It is common for all us humans to make mistakes. After all, none of us are perfect. A mistake can be a small or even a large-scale one. No matter its scale, a mistake is still a mistake. It is human nature to hate being wrong. We all know that it feels awful whenever you make a mistake.
What actually matters is how we respond to our wrongdoings. Some people admit their mistakes and apologize. Others imply that they were wrong but don’t do it explicitly that satisfies the other person. Finally, some don’t even admit they’re wrong, despite all the proof that confirms their guilt.
Generally, it is a manipulator and deceitful individual that will never accept their mistakes and wrongdoings. They’ll never say sorry and take responsibility for their actions.
It’s normal for people to respond in the first two ways we spoke of, but those who don’t take accountability for their mistakes are not so normal. The psychological factor behind this is their ego, which is their sense of self. People with fragile egos can’t admit their mistakes because it is too hard for their egos to tolerate.
Due to their weak psychological constitution, accepting that they were wrong can shatter them psychologically.

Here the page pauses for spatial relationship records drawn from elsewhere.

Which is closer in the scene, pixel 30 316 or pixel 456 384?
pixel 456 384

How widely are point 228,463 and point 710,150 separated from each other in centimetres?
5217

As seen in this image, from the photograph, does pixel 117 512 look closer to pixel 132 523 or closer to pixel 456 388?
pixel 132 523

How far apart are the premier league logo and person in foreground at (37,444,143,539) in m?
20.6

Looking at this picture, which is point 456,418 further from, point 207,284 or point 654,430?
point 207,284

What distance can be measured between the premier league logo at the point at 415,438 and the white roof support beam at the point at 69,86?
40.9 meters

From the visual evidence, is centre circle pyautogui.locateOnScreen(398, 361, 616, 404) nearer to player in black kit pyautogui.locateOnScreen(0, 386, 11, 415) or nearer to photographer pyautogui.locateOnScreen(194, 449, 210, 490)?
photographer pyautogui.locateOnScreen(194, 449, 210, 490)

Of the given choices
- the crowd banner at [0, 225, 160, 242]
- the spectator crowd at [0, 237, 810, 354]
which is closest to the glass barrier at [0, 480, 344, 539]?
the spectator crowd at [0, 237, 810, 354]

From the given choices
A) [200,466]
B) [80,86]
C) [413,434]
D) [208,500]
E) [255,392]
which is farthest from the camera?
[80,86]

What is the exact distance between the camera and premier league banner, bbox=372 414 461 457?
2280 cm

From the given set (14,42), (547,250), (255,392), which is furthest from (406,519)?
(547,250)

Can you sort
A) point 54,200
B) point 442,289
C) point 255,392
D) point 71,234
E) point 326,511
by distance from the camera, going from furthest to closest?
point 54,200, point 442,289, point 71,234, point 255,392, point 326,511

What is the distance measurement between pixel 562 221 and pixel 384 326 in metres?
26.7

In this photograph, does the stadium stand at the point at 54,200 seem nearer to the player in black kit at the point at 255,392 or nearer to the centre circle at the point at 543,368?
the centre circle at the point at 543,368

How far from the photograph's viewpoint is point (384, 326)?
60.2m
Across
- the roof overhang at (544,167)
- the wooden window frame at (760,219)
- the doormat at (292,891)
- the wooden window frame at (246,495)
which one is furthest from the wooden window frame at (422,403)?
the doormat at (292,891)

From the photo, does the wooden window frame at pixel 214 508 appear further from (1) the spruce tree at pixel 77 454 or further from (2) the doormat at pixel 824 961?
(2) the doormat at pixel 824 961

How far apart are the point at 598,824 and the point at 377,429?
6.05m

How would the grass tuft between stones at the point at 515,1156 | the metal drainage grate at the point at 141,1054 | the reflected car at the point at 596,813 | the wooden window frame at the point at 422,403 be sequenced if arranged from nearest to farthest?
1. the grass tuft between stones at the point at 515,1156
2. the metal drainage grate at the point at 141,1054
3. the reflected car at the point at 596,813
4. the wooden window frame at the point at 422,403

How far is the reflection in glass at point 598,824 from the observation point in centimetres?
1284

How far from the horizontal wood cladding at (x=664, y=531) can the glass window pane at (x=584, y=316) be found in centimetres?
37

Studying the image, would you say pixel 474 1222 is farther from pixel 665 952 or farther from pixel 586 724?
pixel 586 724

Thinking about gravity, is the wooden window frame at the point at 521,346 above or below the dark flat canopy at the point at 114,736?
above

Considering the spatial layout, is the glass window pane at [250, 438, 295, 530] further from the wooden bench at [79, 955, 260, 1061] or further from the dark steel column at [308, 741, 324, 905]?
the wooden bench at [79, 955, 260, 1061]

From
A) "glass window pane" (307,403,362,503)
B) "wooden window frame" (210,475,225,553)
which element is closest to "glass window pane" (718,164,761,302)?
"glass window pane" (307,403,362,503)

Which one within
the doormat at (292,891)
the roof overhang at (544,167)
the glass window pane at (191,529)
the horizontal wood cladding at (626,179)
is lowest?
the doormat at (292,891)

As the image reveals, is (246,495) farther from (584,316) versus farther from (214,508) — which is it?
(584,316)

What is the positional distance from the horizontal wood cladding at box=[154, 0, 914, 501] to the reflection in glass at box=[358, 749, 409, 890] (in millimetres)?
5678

This is when their defense mechanisms act up and protect their weak ego by manipulating facts in their minds so that they are no longer the culprits. These sorts of people come up with statements and repeat statements to avoid accepting the reality that they are, in fact, wrong.
They will regularly try to shift the blame onto someone else, or try to convince you that someone else is responsible, and act like they’re incapable of making mistakes or treating others unjustly.
They even attack people who try to argue with them. People who behave in this way are considered psychologically fragile. Even though they seem confident in their appearance, don’t let them fool you. They are only trying to protect their fragile egos. It might be painful to admit that you’re wrong, yet it is what a courageous person would do; it is the right thing to do.
So, the best you can do when faced with a manipulative or deceitful person is simply ignoring them. Better still, just walk away, as you’re never going to get them to observe the situation the way you see it. There is no way you’re going to get them to take accountability for their actions because nothing you say or anyone else can say to a manipulative and deceitful individual has meaning for them.
An example of a manipulator in any relationship:
Unreasonable blaming and targeting someone’s soft spot. Holding others responsible for their happiness, unhappiness, success, or failures. They want to have control and power over others.
A deceitful person is untrustworthy, fraudulent, and two-faced.
Watch for these signs. They are similar to a narcissist:
- Denial and lying.
- Playing on insecurities.
- Changing the subject.
- Moving the goalposts.
How To Outsmart A Master Manipulator:
- Avoid contact with a manipulator.
- Say no and stick to your gun about being manipulated.
- Ignore the manipulator.
- Set your personal boundaries.
- Assume responsibility for what you do.